:: Requirements ::
Locate every line in the records that contains the word "pier" and copy each of those lines out in full.

:: Dataset excerpts ::
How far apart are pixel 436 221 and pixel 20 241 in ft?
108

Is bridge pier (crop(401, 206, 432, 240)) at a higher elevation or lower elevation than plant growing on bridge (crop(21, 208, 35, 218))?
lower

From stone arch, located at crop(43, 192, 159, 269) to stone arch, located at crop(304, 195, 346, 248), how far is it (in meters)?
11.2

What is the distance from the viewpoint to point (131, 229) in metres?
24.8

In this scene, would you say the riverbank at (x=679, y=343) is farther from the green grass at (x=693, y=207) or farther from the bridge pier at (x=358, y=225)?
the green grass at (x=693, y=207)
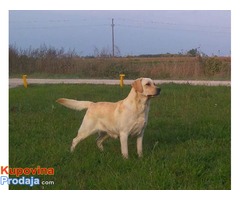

:: Task response ::
Is bridge pier (crop(401, 206, 432, 240)) at a higher elevation or lower elevation than plant growing on bridge (crop(21, 208, 35, 218))?
In this scene, would you say the riverbank at (x=679, y=343) is farther from the green grass at (x=693, y=207) or farther from the bridge pier at (x=358, y=225)?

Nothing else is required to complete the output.